The adult can try to feel

The adult can try to feel
Tuesday December 27, 2005

Dear Dr. Miller,

Thank you for your wise and prompt reply. You are correct of course about the need to remember painful early abuse in order to overcome and eliminate depression. As one does that hard work, one feels anger and grief, but then afterwords quickly feels more vital and alive, less self-blaming. I have seen this healing pattern in myself and my patients countless times over the years, and your hard-won insights are consistently confirmed for me here in the States.

And you are also correct that ‘Hope Springs Eternal’ only when one loses sight of a most painful truth; that there was NO hope for the abused child deprived of an enlightened witness. When one finds oneself hopeful about one’s older, living, now somewhat less-offending parents, one has indeed forgotten something important: that there is and was NO hope for another childhood, no second chance, that the worst already occured, and that what hope there is lies only within the adult who remembers that painful truth, not with the parents who offended.
That is why I work with abused children and their parents every day, and why that work is such is a good fit for me. The work allows me to remember the truth, to ‘never forget’ as the Jews said after the Holocaust. Because as you well know, to forget, to deny, to pretend, is to become subject to misplaced hope in a limited other, a hope that is bound to be disappointed. Indeed, it could be said (and I think you did!) that when one finds oneself hopeful about the offending parent, that the depression has already reappeared.

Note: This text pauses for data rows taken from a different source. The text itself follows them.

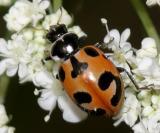 Parenthsis lady beetle - Hippodamia parenthesis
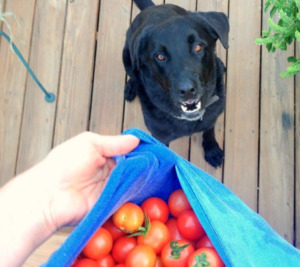 Black dog staring at tomatoes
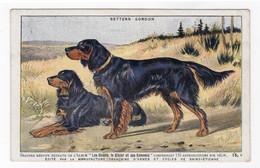 CHIENS - Setters Gordon - Hunde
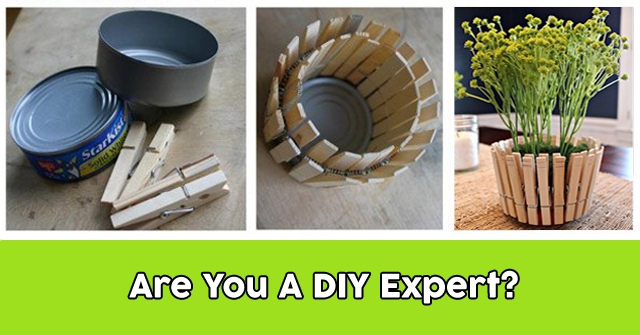 Are You A DIY Expert?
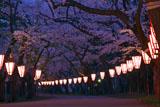 芦野公園金木桜まつり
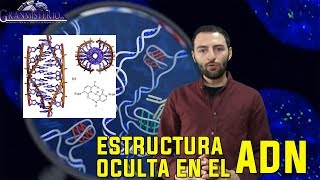 IMPACTANTE DESCUBRIMIENTO – EL ADN OCULTA UNA ESTRUCTURA EN LA DOBLE HÉLICE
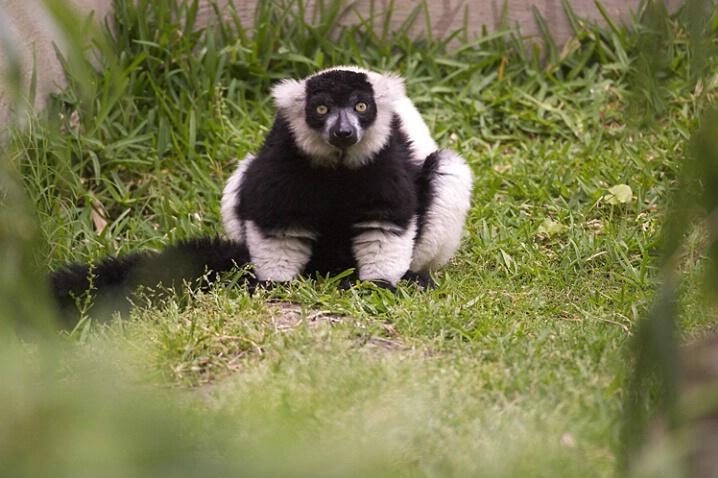 Black & White Lemur 3 - ID: 114289 © Greg Harp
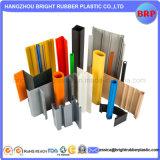 직업적인 제조 고품질 플라스틱은 단면도 내밀었다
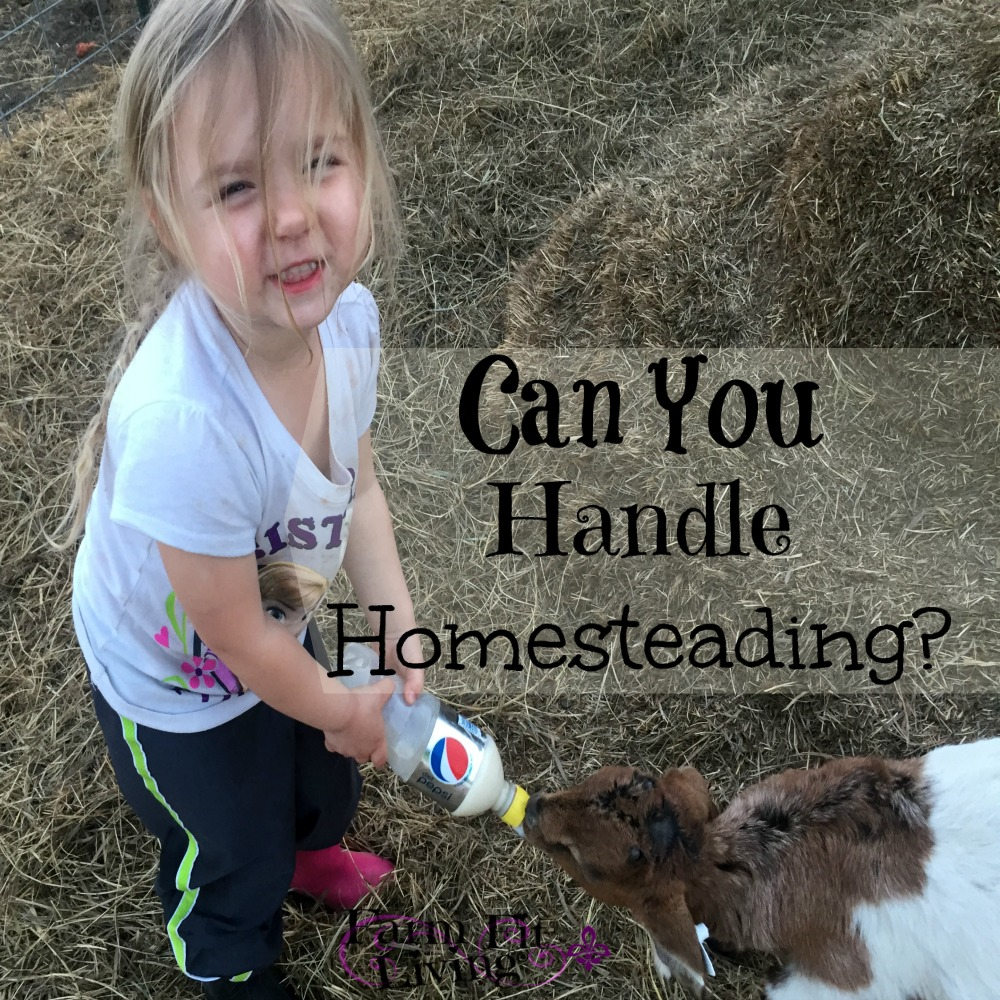handle homesteading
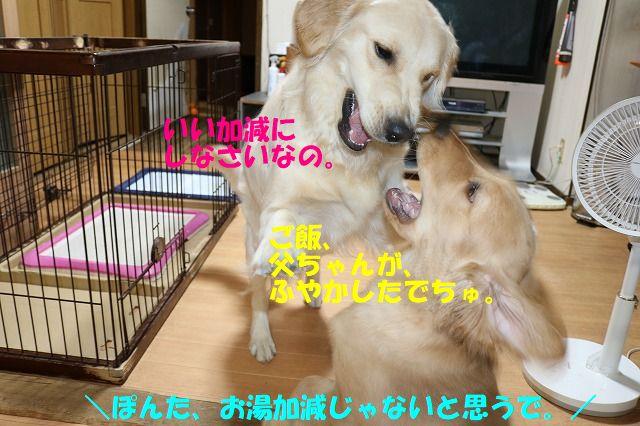 IMG_0401_20170614234318b81.jpg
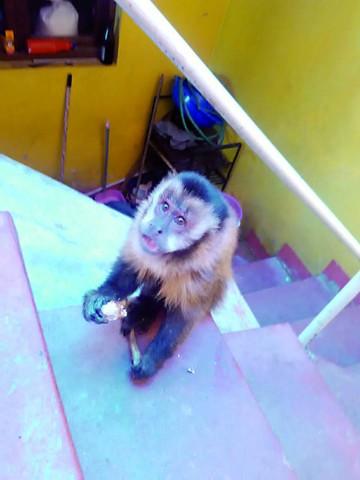 Piden apoyo para trasladar a monos al parque Machía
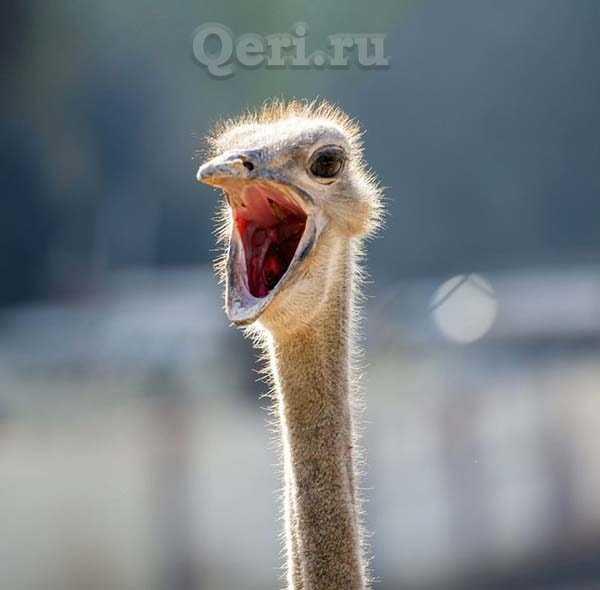 Факты о страусах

And I agree further with your profound observation that those painful truths are so often stored in the body. For me, it’s lower back pain, pain that reminds me of many brutal early spankings and beatings. I also find discomfort in my mouth when I am hopeful about my parents, a feeling which prods me to remember my childhood, a time when my mouth was cruelly washed out with soap for doing nothing but being rightfully angry at my mother after she had hurt me.

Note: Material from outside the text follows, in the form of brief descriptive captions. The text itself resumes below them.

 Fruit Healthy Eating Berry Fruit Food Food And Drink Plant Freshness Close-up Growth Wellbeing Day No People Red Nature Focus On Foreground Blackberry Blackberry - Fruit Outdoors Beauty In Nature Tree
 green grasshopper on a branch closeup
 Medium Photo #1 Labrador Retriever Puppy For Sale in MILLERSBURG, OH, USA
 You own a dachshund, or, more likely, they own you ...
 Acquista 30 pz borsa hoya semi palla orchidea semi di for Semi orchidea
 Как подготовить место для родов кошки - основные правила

As I remember these horrors, I become myself again, angry, sad and hurt, yet once again sure of myself and my perceptions of the world.

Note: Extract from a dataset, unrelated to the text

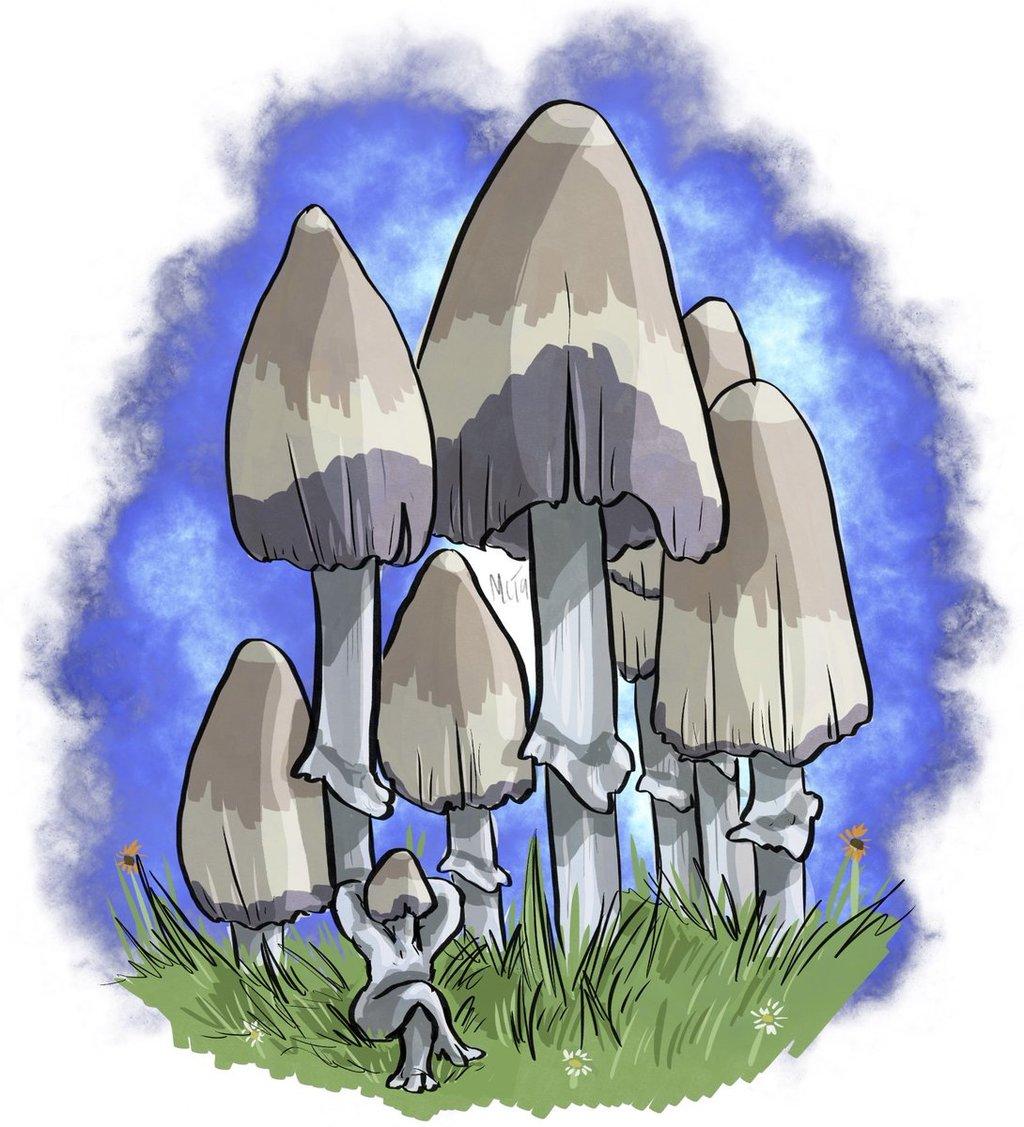 Mayshroom Common Ink Cap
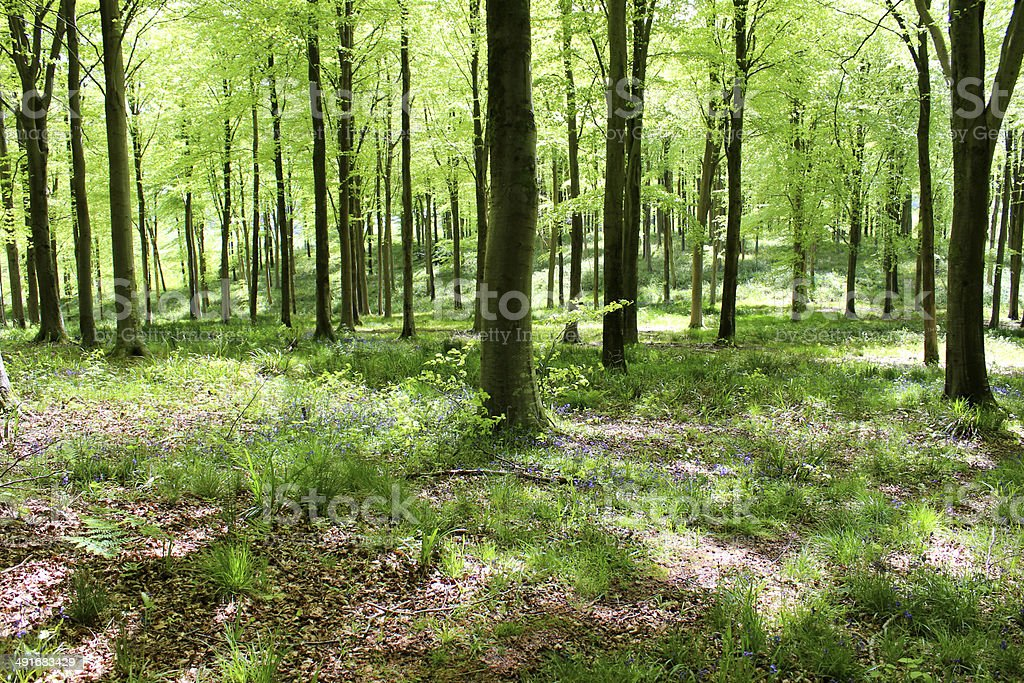 Common European beech trees (fagus sylvatica) in woodland, spring foliage stock photo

Finally, you might also find it of interest (and confirming of your important insights into the psychology of those in the helping professions) to know that coinciding with my feelings of depression when they arise are feelings that I should return for more psychoanalytic training! Talk about hope springing eternal! Yet each time I am able to remember and work through the fact of the early abuse, the need to get more analytic training or therapy disappears. I am once again able to feel content that it is I who know the truth of my life, not those in the Institute down the road.

Best wishes for the New Year to you and all those who have found this wonderful and most important
website,

D. L., Ph.D.
St. Louis

AM: Thank you for your response, you are absolutely right, it is your body that knows everything you need to know, analytical interpretations would only help you to build up new illusions. Everything you write makes sense to me. If the child was not allowed to see and say the truth it is not surprising that the adult prefers to be depressed than to feel the rage. The rage could bring the child into mortal danger. But the adult can try to feel, not everything all together but step by step. And you have the courage to try. Good luck!